## Task to complete:
Ignoring the pictures, repeat every entry below exactly as it appears.

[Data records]
▼

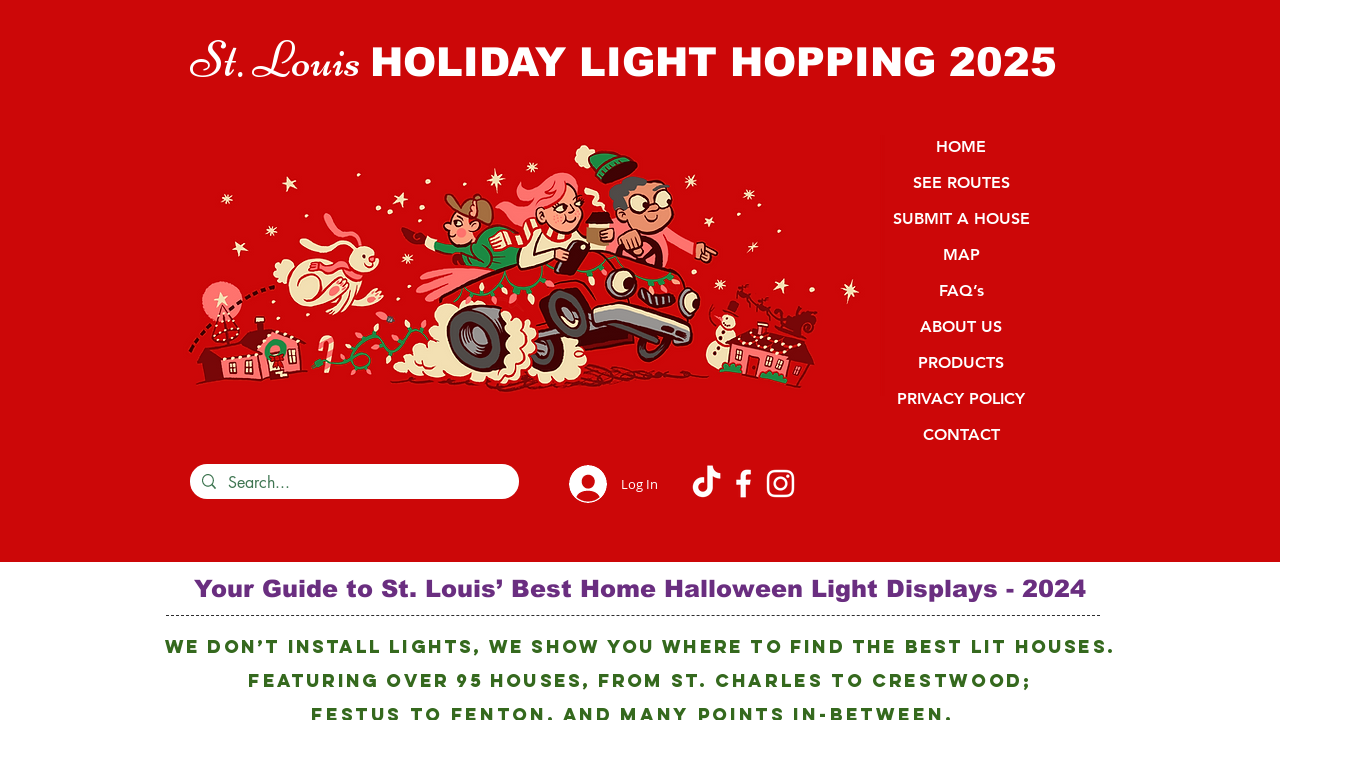

--- FILE ---
content_type: text/plain
request_url: https://www.google-analytics.com/j/collect?v=1&_v=j102&a=1704542001&t=pageview&_s=1&dl=https%3A%2F%2Fwww.holidaylighthopping.com%2Fhome%2Fcategories%2Fst-charles&ul=en-us%40posix&dt=St.%20Charles&sr=1280x720&vp=1280x720&_u=YEBAAEABAAAAACAAI~&jid=277155530&gjid=90140128&cid=1692764054.1769015787&tid=UA-86506345-1&_gid=427851932.1769015787&_r=1&_slc=1&gtm=45He61k1n815VGBJDTv830155141za200zd830155141&gcd=13l3l3l3l1l1&dma=0&tag_exp=103116026~103200004~104527907~104528501~104684208~104684211~105391252~115938465~115938469~116682876~116744867~117041587~117171316&z=1367006199
body_size: -453
content:
2,cG-HS5K97KMSR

▲

## Answer space:
--- FILE ---
content_type: text/plain
request_url: https://www.google-analytics.com/j/collect?v=1&_v=j102&a=1704542001&t=pageview&_s=1&dl=https%3A%2F%2Fwww.holidaylighthopping.com%2Fhome%2Fcategories%2Fst-charles&ul=en-us%40posix&dt=St.%20Charles&sr=1280x720&vp=1280x720&_u=YEBAAEABAAAAACAAI~&jid=277155530&gjid=90140128&cid=1692764054.1769015787&tid=UA-86506345-1&_gid=427851932.1769015787&_r=1&_slc=1&gtm=45He61k1n815VGBJDTv830155141za200zd830155141&gcd=13l3l3l3l1l1&dma=0&tag_exp=103116026~103200004~104527907~104528501~104684208~104684211~105391252~115938465~115938469~116682876~116744867~117041587~117171316&z=1367006199
body_size: -453
content:
2,cG-HS5K97KMSR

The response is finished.